Hi! Getting Closer
So how close, and how quickly, can we get back to exactly one glass of water, adding and subtracting 50% of the total at each step. And what is happening with the “reverse of the square is the square of the reverse” property of 2012, 2011 and 2010?
strauss said,
January 16, 2012 at 3:32 pm
… and of course 33^2 reversed is not, in fact, (the reverse of 33)^2….
Byon said,
January 16, 2012 at 5:23 pm
Cool puzzle. According to a quick Excel spreadsheet, you get within 0.21% after 53 adds and 31 subtracts. That doesn’t get beat until it reaches 0.1% at 306 & 179. Not sure how to extend that to molecules, though.
Also, 2^49 is not very close to 3^31. Are those the numbers you meant? Thanks!
strauss said,
January 16, 2012 at 6:33 pm
It’s not, is it! Well, what the heck did I mean? Thanks for checking!
[Edit: Now, wait a sec. These were what I meant. It’s not “close” I guess, but it’s “closer”: 3^31/2^49 is about 1.097, which is about as close as you can get up to that size. Byon’s right of course, that you can get a lot closer going about twice as long…]
strauss said,
January 16, 2012 at 6:37 pm
But you also give an important clue about the feasibility of actually accomplishing this… interesting how slowly the steps seem to get there!
strauss said,
January 18, 2012 at 9:24 am
The first clue here is to factor the number of molecules involved at each step. In particular, how many 2’s there are in this number
[spoiler] If we have, say, 1,000,000 molecules at one step, well, 1,000,000 = 2^6 x some junk; at the next step, whether or not we multiply by 1/2 or 3/2, we will have one less factor of 2, namely 2^5 * some other junk. So when we’re thinking about the physical problem, we’re limited by how many “factors of two we can get into a glass of water”
[/spoiler]
Harry Kaplan said,
January 18, 2012 at 9:14 pm
On another note: Chaim didn’t give the proof for last week’s wine-water mixing problem, because it was too much for a podcast. After going down several blind alleys, I came up with the following proof of the impossibility of ever reaching 5 oz. wine and 5 oz. water in each bottle. I’d appreciate knowing if I’m right or if I have erred.

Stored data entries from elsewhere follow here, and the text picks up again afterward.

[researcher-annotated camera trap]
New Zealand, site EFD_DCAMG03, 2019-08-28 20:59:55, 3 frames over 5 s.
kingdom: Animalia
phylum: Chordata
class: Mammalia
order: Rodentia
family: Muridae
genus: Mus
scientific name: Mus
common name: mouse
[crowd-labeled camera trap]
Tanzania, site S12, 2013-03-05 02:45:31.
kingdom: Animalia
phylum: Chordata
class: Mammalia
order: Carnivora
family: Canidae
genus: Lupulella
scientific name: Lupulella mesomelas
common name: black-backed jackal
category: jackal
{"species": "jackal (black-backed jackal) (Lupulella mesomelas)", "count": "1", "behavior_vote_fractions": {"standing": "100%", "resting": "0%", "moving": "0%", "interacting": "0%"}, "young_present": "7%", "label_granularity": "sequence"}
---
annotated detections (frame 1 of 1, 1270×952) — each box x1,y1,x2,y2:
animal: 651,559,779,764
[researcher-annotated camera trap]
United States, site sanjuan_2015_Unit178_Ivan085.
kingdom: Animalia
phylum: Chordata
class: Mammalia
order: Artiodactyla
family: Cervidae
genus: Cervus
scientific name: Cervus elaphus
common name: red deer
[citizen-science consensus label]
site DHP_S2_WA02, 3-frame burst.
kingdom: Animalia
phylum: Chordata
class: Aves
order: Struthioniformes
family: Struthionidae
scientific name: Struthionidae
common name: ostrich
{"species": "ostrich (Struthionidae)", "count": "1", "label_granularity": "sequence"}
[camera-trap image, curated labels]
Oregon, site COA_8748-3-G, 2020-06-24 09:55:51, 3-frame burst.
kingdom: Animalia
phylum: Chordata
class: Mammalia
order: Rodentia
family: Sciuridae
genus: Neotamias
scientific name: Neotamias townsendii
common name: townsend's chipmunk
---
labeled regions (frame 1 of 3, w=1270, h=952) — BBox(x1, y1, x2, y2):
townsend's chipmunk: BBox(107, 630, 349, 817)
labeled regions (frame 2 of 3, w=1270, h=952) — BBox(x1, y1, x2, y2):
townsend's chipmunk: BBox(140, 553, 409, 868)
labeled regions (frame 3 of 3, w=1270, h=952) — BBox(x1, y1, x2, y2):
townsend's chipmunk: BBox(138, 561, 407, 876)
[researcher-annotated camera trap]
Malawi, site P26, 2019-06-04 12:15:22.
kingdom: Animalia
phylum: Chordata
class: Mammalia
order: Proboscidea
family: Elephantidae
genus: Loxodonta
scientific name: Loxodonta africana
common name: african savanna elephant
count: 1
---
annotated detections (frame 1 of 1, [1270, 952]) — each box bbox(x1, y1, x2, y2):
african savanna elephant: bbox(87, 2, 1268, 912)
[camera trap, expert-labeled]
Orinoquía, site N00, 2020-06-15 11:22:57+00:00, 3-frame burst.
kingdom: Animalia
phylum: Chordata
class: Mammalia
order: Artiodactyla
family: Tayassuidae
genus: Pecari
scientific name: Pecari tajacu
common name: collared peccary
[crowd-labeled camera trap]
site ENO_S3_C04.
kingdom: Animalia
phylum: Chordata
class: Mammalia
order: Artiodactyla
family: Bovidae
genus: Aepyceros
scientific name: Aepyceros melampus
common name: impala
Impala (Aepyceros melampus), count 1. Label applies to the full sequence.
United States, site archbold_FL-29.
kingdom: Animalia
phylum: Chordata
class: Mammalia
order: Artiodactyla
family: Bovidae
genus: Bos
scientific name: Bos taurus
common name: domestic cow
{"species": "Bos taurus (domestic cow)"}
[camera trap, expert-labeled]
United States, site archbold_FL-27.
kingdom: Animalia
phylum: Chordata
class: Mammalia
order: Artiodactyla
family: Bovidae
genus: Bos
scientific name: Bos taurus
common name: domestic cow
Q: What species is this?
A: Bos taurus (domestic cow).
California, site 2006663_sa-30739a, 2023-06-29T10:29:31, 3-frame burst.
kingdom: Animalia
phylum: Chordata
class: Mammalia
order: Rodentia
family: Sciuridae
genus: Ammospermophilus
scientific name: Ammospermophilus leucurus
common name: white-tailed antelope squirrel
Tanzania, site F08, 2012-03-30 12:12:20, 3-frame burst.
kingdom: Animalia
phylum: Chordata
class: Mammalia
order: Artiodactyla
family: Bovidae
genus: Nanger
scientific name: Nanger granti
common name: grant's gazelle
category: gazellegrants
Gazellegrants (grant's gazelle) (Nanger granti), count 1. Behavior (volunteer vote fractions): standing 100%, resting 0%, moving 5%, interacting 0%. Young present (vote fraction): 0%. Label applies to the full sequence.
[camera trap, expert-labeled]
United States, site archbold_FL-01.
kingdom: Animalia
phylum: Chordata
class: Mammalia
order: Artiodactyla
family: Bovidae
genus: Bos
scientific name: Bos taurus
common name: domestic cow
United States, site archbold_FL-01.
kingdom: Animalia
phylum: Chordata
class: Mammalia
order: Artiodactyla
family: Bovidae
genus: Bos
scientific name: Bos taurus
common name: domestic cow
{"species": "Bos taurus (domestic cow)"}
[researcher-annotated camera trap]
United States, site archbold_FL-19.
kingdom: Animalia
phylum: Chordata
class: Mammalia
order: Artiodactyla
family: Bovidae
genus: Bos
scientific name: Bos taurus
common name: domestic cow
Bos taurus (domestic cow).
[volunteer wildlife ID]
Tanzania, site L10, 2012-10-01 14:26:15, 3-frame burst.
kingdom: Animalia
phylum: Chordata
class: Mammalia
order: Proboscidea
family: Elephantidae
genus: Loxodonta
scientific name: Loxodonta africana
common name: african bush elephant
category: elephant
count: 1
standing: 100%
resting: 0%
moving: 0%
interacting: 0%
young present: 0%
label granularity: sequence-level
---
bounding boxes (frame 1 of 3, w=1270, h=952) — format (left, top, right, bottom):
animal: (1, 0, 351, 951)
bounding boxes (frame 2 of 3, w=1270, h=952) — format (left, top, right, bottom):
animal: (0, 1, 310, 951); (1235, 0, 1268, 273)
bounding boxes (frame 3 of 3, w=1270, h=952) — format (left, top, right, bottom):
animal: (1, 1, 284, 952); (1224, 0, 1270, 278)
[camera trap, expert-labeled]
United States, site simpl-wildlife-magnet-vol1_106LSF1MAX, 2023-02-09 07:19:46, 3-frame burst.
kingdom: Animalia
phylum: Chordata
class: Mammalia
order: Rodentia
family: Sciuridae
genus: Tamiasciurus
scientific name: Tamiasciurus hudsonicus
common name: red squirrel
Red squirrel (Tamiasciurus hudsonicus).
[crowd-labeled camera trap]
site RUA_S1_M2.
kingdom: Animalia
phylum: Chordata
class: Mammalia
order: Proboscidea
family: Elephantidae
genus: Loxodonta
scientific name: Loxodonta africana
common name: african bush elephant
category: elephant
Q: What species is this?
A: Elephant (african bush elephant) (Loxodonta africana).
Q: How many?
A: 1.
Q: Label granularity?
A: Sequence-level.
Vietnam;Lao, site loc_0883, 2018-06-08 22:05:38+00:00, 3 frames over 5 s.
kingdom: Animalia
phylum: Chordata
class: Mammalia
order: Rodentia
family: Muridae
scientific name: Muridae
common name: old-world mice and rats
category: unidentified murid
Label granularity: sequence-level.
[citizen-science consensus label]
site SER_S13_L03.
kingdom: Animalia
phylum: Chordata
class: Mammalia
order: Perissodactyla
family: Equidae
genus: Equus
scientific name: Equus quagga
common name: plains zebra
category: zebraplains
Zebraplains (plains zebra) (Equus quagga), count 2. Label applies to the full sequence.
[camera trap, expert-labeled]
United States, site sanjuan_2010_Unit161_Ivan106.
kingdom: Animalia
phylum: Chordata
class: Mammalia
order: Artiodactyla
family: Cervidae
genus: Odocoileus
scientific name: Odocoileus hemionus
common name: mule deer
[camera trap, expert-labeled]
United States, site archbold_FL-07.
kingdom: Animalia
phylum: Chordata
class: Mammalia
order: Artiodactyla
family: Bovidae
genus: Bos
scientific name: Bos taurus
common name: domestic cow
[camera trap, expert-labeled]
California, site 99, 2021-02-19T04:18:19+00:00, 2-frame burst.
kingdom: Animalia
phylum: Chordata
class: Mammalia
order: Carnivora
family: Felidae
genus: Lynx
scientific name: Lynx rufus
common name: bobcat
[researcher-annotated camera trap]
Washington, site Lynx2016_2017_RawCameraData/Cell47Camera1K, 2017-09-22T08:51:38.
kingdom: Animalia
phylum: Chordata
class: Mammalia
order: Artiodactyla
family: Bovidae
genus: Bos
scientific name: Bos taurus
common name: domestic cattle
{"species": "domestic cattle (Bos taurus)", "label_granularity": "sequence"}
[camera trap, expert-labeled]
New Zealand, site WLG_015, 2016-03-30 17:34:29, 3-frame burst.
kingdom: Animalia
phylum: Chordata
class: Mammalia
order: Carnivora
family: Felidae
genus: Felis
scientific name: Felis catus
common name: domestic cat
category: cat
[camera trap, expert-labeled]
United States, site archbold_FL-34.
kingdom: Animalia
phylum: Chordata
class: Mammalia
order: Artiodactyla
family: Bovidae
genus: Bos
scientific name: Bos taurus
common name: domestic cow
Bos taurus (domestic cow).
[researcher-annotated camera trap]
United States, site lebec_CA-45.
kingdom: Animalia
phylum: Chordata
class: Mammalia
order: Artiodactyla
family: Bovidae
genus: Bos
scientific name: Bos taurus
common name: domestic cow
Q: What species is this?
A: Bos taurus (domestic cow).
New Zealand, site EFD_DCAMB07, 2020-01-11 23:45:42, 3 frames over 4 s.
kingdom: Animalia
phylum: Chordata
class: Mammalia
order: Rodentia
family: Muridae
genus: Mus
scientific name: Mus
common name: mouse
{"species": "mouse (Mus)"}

Let W(0) be the amount of wine in the wine bottle before the dual 3 oz. transfers, and let w(0) be the amount of wine in the water bottle at the same time. Similarly, let W(1) and w(1) be the amount of wine in those two bottles after the two transfers are complete. If the first transfer is from wine bottle to water bottle, it’s easy to derive:
10/13 W(0) + 3/13 w(0) = W(1)
10/13 w(0) + 3/13 W(0) = w(1)
The problem is to determine whether we can ever end up with W(1) = w(1) = 5 after any series of dual transfers. Assuming we can, let’s consider the final pair of transfers that created the desired outcome. We can arbitrarily claim that the first of the transfers is out of the wine bottle. The difficulty is that if we set W(1) = w(1) = 5, our equations tell us that W(0) = w(0) = 5 as well. Therefore our assumption is wrong, and we can only end up with two identical bottles post-transfers if we started with two identical bottles. Yes or no?
Evan Romer said,
January 24, 2012 at 1:22 am
A generalization (?) of the mixing problem:
I was a little confused by the mixing problem because of the phrase, “any sequence of transfers ….” Are the transfers always A-to-B followed by B-to-A, or can we use ANY sequence of transfers, such as A-to-B, then A-to-B again, then B-to-A, …? I think the former is what was intended (?); the latter is a more general question.
I think I have a proof that even in this more general case, it impossible to ever get a 50-50 mixture. First note that if at any point one bottle has a 50-50 mixture, then the other bottle does also. (If A has 2 oz wine and 2 oz water, then B has 8 oz wine and 8 oz water.) So if one bottle is not 50-50, neither is the other.
Second, note that if, say, we’re transferring from A to B, the ratio of water to wine in A after the transfer will be the same as the ratio before the transfer. (For example, if A is 63% wine, and I scoop out 3 ounces, 63% of what’s left will be wine.) The ratio in the bottle I’m scooping from can’t be changed by the transfer. (The ratio in to bottle I’m transferring to can be changed.) So if the “from” bottle was not 50-50 before the transfer, it can’t be afterward. And if the “from” bottle is not 50-50 after the transfer, then neither is the “to” bottle.
The only exception to the above argument is if I scoop out ALL of the liquid from one bottle: then I can’t say that if A was 63% wine before the transfer, it is still 63% wine afterward. If I manage to scoop out all of the liquid from A, then B will be a 50-50 mixture. But in this problem we have 10-ounce bottles and a 3-ounce scoop, so I can never empty a bottle. (If it were 12-ounce bottles and a 3-ounce scoop, then I could.)
So no sequnece of scoops can result in a 50-50 mixture.
(I think Harry Kaplan’s proof could be modified to cover this more general problem as well.)
Evan Romer
Windsor NY
strauss said,
January 24, 2012 at 5:55 pm
….yep, any desired sequence of transfers…